On Aug 23, Eric BARTHEL wrote:
> Hi,
> I'm Eric BARTHEL living in France and working under Windows 98 SE
> and Linux Mandrake 7.1 on a PC with Abit SL6 (i815) motherboard, a
> Tekram DC390U2w SCSI Adapter and two hard drives : an IBM 10 Go on
> second IDE port, and an IBM 8.5 Go SCSI drive on the adapter
> port. Both are detected with CHS mode, the IDE by the motherboard BIOS
> and the SCSI by the adapter BIOS.
> 
> The IDE drive is the first for Grub, (hd0=/dev/hdd) and contains all
> files. The SCSI drive contains the Windows system on the first
> partition, and the linux kernel on the sixth. (hd1=/dev/sda).
> 
> With the latest 0.5.95 version of grub, trying to reverse the order
> of the drives (hd0) and (hd1) with the map command of the grub shell,
> I did'nt succeed to have SCSI as the virtual first drive.
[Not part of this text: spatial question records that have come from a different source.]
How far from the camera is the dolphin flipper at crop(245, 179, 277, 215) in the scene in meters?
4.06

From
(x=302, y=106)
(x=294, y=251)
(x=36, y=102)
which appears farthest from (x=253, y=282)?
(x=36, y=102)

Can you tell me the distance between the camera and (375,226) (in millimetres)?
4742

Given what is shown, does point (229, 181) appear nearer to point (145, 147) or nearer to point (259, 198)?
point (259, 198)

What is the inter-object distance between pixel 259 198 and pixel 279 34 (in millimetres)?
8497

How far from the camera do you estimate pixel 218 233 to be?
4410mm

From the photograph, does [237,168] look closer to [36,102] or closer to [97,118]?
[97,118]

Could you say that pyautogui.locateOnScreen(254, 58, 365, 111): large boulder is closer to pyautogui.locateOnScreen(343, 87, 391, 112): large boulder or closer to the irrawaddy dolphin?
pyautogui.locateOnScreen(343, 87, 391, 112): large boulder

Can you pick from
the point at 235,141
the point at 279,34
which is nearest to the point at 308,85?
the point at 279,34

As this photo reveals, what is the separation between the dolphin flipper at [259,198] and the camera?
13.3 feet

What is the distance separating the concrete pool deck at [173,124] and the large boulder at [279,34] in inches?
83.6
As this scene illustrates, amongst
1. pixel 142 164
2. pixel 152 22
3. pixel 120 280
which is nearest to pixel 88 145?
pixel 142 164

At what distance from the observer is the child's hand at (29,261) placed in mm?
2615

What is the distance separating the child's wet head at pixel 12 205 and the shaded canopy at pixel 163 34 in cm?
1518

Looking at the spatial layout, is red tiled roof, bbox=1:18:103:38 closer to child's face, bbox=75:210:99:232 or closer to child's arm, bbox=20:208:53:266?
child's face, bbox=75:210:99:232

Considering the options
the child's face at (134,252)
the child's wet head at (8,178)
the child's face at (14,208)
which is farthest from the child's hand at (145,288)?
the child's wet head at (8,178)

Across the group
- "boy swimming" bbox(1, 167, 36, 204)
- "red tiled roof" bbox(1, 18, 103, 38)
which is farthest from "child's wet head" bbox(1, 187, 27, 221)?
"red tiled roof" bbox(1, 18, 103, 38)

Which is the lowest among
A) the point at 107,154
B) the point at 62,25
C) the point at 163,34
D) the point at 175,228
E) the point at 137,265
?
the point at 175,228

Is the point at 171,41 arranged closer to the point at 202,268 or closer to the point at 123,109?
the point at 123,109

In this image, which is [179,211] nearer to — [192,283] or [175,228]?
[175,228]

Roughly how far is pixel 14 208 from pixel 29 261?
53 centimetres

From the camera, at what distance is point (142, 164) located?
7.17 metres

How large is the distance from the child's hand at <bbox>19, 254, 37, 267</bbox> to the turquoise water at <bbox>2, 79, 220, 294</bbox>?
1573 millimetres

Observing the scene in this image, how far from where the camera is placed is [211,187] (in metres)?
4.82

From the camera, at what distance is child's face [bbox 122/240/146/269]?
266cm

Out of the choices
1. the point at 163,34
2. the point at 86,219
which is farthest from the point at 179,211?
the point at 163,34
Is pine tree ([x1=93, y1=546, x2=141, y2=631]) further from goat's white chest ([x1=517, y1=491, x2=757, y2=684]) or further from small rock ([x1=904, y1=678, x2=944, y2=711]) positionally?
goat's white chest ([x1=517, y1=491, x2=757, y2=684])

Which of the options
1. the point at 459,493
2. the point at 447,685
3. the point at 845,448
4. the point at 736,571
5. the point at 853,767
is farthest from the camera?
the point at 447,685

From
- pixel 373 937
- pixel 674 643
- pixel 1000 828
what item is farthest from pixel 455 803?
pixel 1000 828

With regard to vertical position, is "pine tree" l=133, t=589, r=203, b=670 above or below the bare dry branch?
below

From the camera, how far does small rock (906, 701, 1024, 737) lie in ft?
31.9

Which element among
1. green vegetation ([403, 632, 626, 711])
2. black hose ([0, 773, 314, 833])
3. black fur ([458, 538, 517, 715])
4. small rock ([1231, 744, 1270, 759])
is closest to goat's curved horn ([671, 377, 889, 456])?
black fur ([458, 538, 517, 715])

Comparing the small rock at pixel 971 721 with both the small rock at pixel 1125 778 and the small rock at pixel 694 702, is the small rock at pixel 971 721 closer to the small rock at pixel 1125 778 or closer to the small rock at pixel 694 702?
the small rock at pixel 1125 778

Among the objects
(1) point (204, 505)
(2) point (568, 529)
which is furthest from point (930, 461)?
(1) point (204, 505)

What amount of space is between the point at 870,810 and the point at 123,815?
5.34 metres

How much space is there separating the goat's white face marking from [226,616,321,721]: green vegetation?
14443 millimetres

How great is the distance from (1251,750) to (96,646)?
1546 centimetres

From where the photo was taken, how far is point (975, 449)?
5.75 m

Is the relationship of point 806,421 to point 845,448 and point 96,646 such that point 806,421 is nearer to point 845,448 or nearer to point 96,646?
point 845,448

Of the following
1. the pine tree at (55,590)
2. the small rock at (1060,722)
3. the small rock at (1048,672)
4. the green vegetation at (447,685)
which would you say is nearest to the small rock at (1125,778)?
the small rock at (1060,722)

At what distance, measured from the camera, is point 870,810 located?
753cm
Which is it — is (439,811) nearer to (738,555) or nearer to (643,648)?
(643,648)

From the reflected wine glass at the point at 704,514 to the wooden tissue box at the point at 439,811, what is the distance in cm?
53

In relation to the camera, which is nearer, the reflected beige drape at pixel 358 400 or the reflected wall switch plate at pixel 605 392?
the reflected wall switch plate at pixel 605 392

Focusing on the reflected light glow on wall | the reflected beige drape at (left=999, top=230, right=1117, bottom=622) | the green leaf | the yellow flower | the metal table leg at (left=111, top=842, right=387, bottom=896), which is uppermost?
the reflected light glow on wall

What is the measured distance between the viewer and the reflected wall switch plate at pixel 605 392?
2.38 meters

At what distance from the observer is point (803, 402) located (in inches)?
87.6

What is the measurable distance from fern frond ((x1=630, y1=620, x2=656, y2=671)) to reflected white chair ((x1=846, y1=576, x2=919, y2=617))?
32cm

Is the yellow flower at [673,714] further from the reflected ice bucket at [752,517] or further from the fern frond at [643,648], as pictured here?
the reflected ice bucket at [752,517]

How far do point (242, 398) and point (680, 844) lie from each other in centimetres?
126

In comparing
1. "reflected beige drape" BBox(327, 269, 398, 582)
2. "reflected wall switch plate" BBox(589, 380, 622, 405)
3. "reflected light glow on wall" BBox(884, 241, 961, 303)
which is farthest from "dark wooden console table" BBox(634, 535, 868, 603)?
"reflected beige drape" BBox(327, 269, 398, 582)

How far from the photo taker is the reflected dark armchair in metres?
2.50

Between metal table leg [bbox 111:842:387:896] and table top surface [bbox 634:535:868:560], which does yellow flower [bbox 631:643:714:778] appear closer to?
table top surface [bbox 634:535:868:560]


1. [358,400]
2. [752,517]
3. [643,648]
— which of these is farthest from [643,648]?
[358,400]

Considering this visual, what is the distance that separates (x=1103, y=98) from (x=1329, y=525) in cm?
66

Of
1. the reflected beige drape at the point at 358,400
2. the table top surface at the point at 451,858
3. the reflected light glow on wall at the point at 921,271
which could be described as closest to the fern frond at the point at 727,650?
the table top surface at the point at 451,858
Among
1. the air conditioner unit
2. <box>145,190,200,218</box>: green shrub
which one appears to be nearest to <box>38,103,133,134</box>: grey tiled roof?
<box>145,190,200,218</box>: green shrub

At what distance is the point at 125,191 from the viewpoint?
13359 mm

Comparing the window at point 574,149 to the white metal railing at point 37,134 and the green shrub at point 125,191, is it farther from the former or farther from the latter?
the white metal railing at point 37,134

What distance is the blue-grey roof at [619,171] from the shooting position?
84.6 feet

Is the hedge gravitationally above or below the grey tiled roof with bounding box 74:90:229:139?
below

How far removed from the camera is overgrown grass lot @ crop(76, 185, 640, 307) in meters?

I don't
> understand why! My syntax is  grub > map (hd0) (hd1) and then grub >
> map (hd1) (hd0). The result is that grub find "stage1" file always on
> (hd1)...

map should only be used to boot proprietary OSes that can't be booted
from the second hard disk, like DOS/Windows.  It doesn't work with
grub shell.

Under grub shell you can use the "device" command.  This is especially
useful, if grub shell doesn't put the drives in the same order as the
BIOS.  Or even better, use the --device-map parameter (look in the
manual).  But only do that to match the BIOS disk order.

> Is it the good syntax? May I map the drives at the begin of my
> menu.1st file or only in the part concerning the boot of Windows?

You should only use map in the part where it is necessary,
i.e. booting Windows from second hard disk.